DATA FOR THIS EXERCISE:
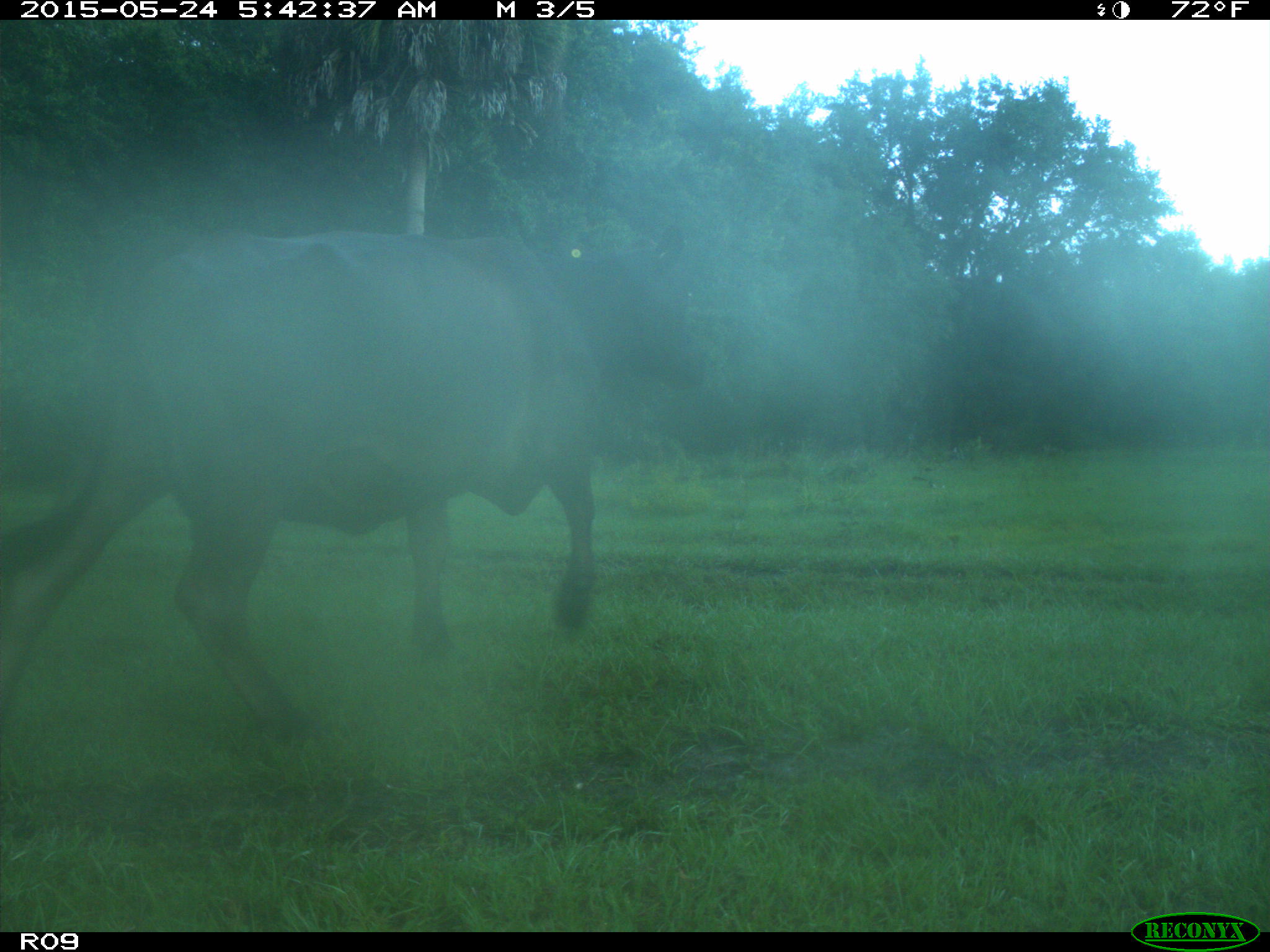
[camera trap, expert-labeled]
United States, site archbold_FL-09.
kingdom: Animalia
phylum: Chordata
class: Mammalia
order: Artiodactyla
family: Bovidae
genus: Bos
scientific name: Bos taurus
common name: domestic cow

...

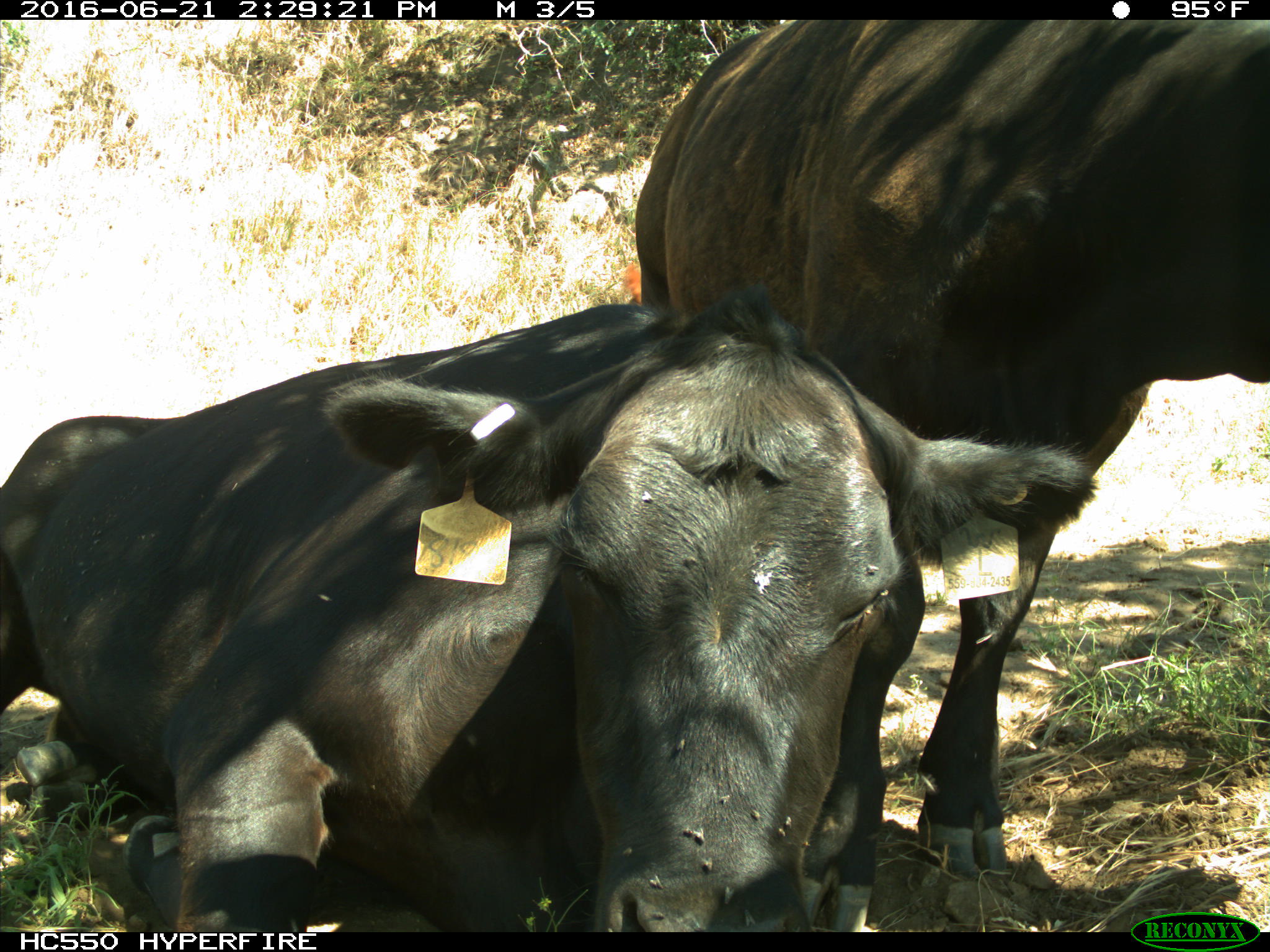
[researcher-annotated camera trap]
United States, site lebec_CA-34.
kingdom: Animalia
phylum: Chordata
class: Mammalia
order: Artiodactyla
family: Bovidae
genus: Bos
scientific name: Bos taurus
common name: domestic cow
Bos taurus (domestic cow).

TASK INSTRUCTIONS:
Within the listing, how many lines include the string "trap"? Supply the number and no further words.

RESULT:
2